- PEKERJAAN YANG DIMINTA -
Salin tanpa perubahan bagian teks tentang perjanjian sewa rahim di bawah ini, mulai dari "Untuk mengetahui keabsahan" dan berlanjut sampai "rahim (surrogate mother).".

- TEKS UNTUK DITINJAU -
Penelitian ini merupakan buah hasil dari penelitian terdahulu, yaitu Jurnal yang berjudul “Surrogate Mother Menurut Hukum Di Indonesia” yang ditulis oleh Nyoman Angga Pandu Wijaya dan I Wayan Novy Purwanto pada tahun 2015 dimana penelitian ini fokus terhadap pembahasan pelaksanaan surrogate mother menurut hukum kesehatan dan hukum perdata di Indonesia.Penelitian ini menghasilkan bahwa “Hukum Indonesia tidak memiliki aturan mengenai pelaksanaan perikatan surrogate mother”. Penelitian selanjutnya itu pada tahun 2019 penelitian yang berjudul “Legal Qonsewuences Surrogate Mother Ditinjau Dari Hukum Pidana” yang ditulis oleh Risa Jaya Wulandari dan I Nyoman Darmadha penulisan ini fokus membahas mengenai akibat hukum dari segi hukum pidana terhadap surrogate mother dalam hukum positif di Indonesia. Penelitian ini menghasilkan bahwa “fenomena surrogate mother ini menimbulkan akibat hukum yakni perbuatan yang termasuk perbuatan pidana dikarenakan bertentangan dengan Perundang-Undangan di Indonesia, dan dikarenakan tidak adanya regulasi yang mengatur secara tegas tentang masalah ini sehingga para pihak yang terlibat tidak mendapatkan kepastian hukum” . Berdasarkan uraian penelitian terdahulu maka penelitian ini berbeda dengan penelitian tersebut. Penelitian ini yang berjudul “Keabsahan Perjanjian Sewa-Rahim (Surrogate Mother) Ditinjau dari Perspektif Hukum Perdata” yang fokus terhadap pembahasan bagaimana keabsahan dari perjanjian sewa rahim apabila ditinjau dari Hukum Perdata serta bagaimana status hukum anak yang dilahirkan melalui perjanjian sewa rahim.

  • 1.2.    Rumusan Masalah

  • 1.    Bagaimanakah keabsahan perjanjian sewa rahim ditinjau dari Hukum Perdata?

  • 2.    Bagaimanakah status hukum anak yang dilahirkan melalui perjanjian sewa rahim (surrogate mother)?

  • 1.3.    Tujuan Penulisan

Untuk mengetahui keabsahan perjanjian sewa rahim ditinjau dari Hukum Perdata dan status hukum anak yang dilahirkan melalui perjanjin sewa rahim (surrogate mother).

  • 2.    Metode Penelitian

Penelitian ini menggunakan metode penelitian hukum normatif, karena melihat dari latar belakang diatas bahwa terjadinya kekosongan norma mengenai perjanjian sewa rahim sehingga dirasa perlu untuk melakukan penelitian secara normatif dengan mengkaji melalui peraturan, literature,

jurnal serta badan hukum lainnya. Pendekatan yang digunakan yaitu Pendekatan Undang-Undang yang mengkaji peraturan yang berkaitan dengan permasalahan yang ada, pendekatan konseptual juga digunakan pada penelitian ini. Pendekatan konseptual adalah pendekatan yang memberikan sudut pandang analisa penyelesaian masalah yang dilihat dari konsep hukum yang mendasarinya. Bahan hukum yang digunakan bahan hukum primer terdiri atas peraturan perundang-undangan, catatan resmi atau risalah dalam pembuatan perundang-undangan serta putusan hakim. Bahan hukum sekunder teridi atas buku hukum, kamus hukum, jurnal hukum serta tinjauan dari putusan hakim. Teknik pengumpulan data studi pustaka digunakan pada penelitian ini, yaitu menggabungkan peraturan-peraturan hukum, buku-buku yang berkaitan dengan perjanjian sewa rahim.

- DATA TERSEDIA -
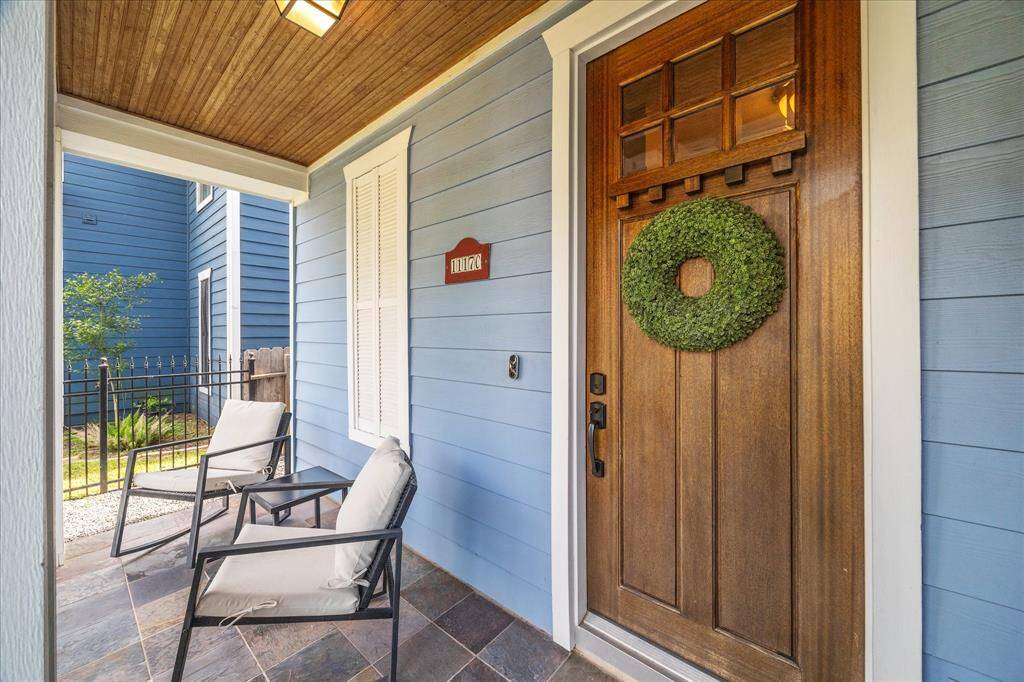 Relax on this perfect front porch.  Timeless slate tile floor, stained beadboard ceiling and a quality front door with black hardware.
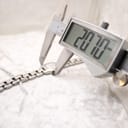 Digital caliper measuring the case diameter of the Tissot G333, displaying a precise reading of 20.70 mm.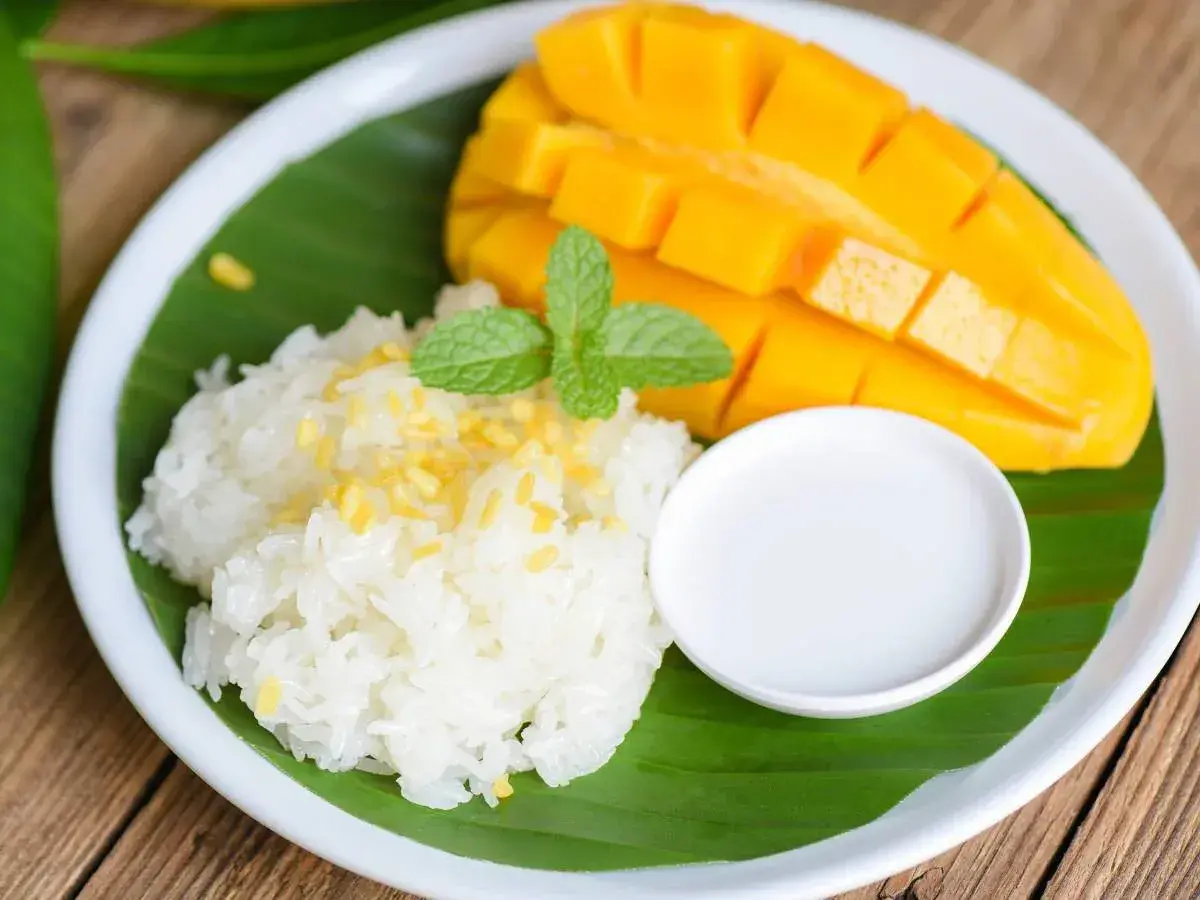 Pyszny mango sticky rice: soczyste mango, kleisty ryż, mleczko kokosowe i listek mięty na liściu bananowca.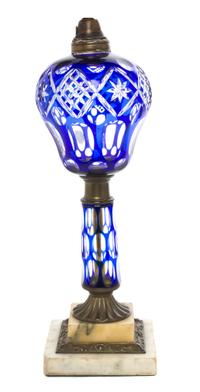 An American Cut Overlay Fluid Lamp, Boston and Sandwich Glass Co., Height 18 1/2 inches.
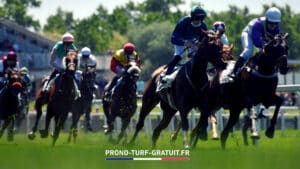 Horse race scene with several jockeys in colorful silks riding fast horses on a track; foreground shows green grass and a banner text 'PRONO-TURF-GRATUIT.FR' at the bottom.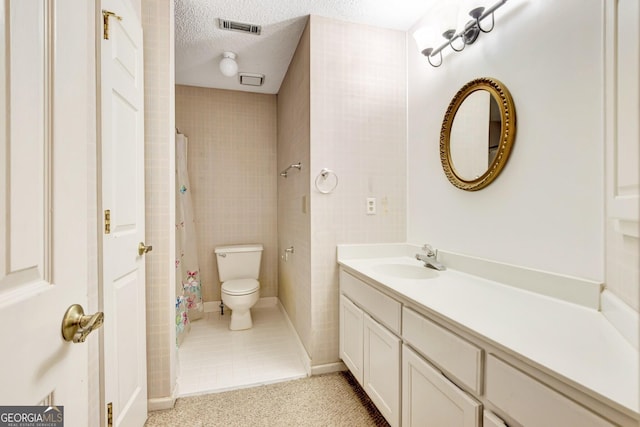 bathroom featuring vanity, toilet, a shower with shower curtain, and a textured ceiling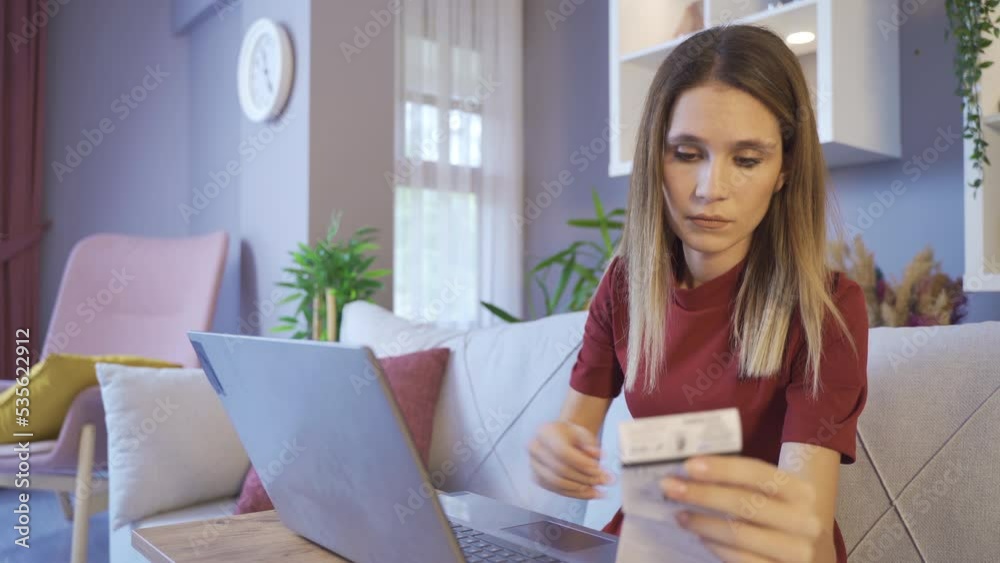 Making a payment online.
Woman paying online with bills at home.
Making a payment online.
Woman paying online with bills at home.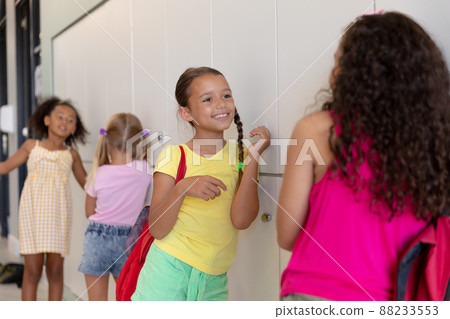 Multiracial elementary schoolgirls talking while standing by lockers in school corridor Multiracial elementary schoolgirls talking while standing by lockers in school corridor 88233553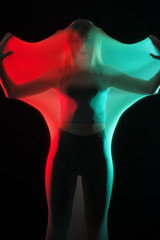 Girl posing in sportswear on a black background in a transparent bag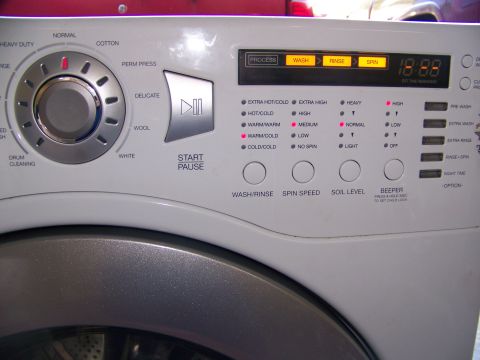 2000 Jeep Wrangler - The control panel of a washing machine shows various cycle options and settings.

- HASIL TUGAS -
Untuk mengetahui keabsahan perjanjian sewa rahim ditinjau dari Hukum Perdata dan status hukum anak yang dilahirkan melalui perjanjin sewa rahim (surrogate mother).